##### Material for this exercise #####
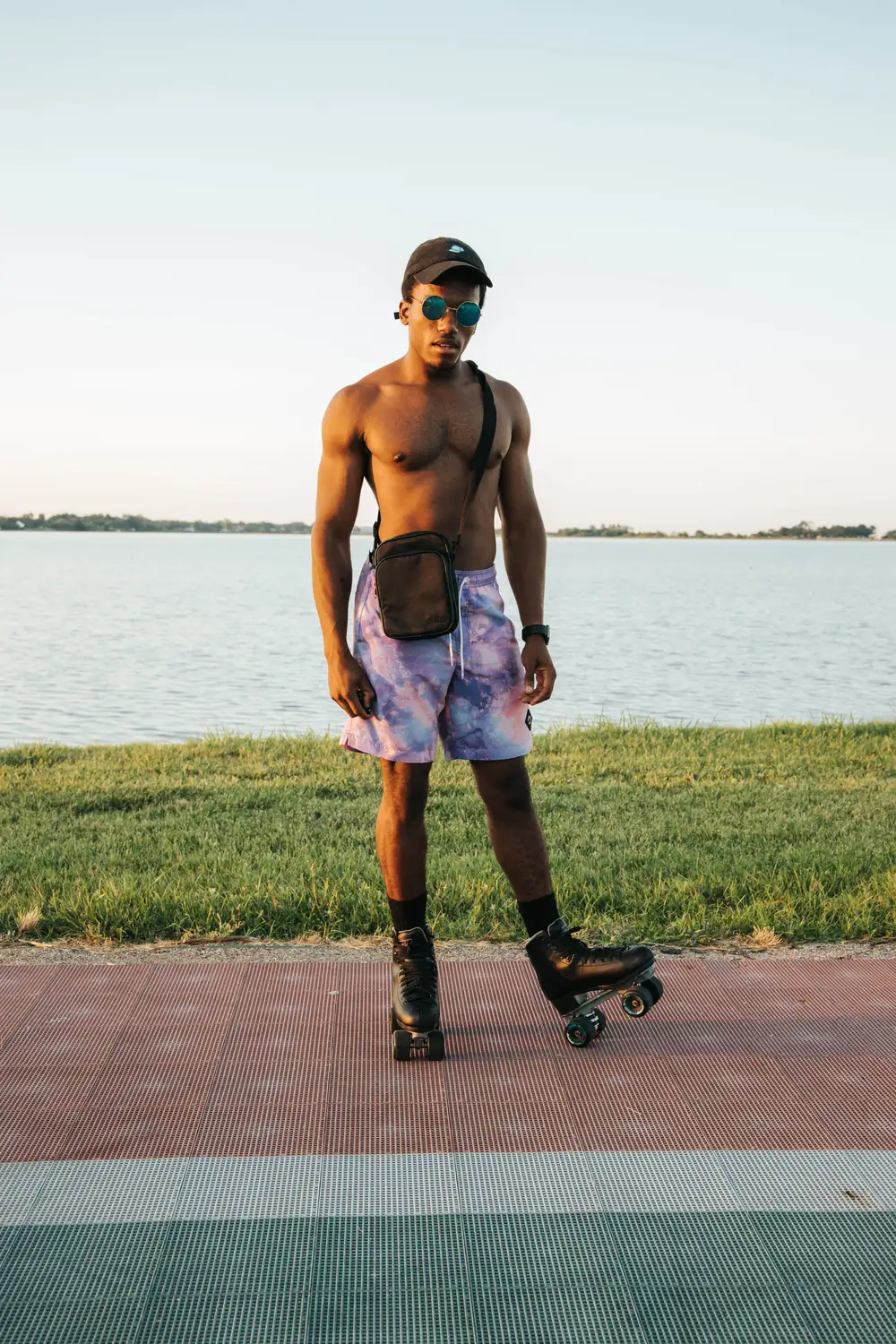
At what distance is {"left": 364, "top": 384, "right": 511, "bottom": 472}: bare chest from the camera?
#####
##### Material for this exercise #####
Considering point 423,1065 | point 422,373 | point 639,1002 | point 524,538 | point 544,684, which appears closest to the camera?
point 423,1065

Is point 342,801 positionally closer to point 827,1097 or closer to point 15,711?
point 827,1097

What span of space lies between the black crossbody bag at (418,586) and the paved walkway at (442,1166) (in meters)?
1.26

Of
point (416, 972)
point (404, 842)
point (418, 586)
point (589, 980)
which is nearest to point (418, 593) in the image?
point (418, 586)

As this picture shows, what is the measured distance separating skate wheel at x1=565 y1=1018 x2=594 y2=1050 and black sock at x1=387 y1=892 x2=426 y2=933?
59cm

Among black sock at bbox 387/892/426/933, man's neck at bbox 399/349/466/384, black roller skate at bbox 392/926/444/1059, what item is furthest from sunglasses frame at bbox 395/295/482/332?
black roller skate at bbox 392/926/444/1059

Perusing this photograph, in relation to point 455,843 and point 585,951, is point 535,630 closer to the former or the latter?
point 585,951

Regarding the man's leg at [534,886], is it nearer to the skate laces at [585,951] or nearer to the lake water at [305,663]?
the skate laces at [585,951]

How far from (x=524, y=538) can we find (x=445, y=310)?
#####
Given request: Return the records starting with the line that contains "What span of" and going on through the line that contains "How far from", reproducing those lines exactly and nothing else.

Solution to this problem:
What span of space lies between the black crossbody bag at (418,586) and the paved walkway at (442,1166) (in meters)?
1.26

Of
point (416, 972)
point (404, 842)
point (418, 586)
point (589, 980)
which is nearest to point (418, 593) in the image?
point (418, 586)

As this picture shows, what is the measured distance separating skate wheel at x1=565 y1=1018 x2=594 y2=1050 and black sock at x1=387 y1=892 x2=426 y2=933?
59cm

Among black sock at bbox 387/892/426/933, man's neck at bbox 399/349/466/384, black roller skate at bbox 392/926/444/1059, what item is furthest from sunglasses frame at bbox 395/295/482/332?
black roller skate at bbox 392/926/444/1059

Perusing this photograph, in relation to point 455,843 and point 585,951, is point 535,630 closer to the former or the latter?
point 585,951

Regarding the man's leg at [534,886], is it nearer to the skate laces at [585,951] or nearer to the lake water at [305,663]?
the skate laces at [585,951]

How far from (x=524, y=538) can we find (x=445, y=310)?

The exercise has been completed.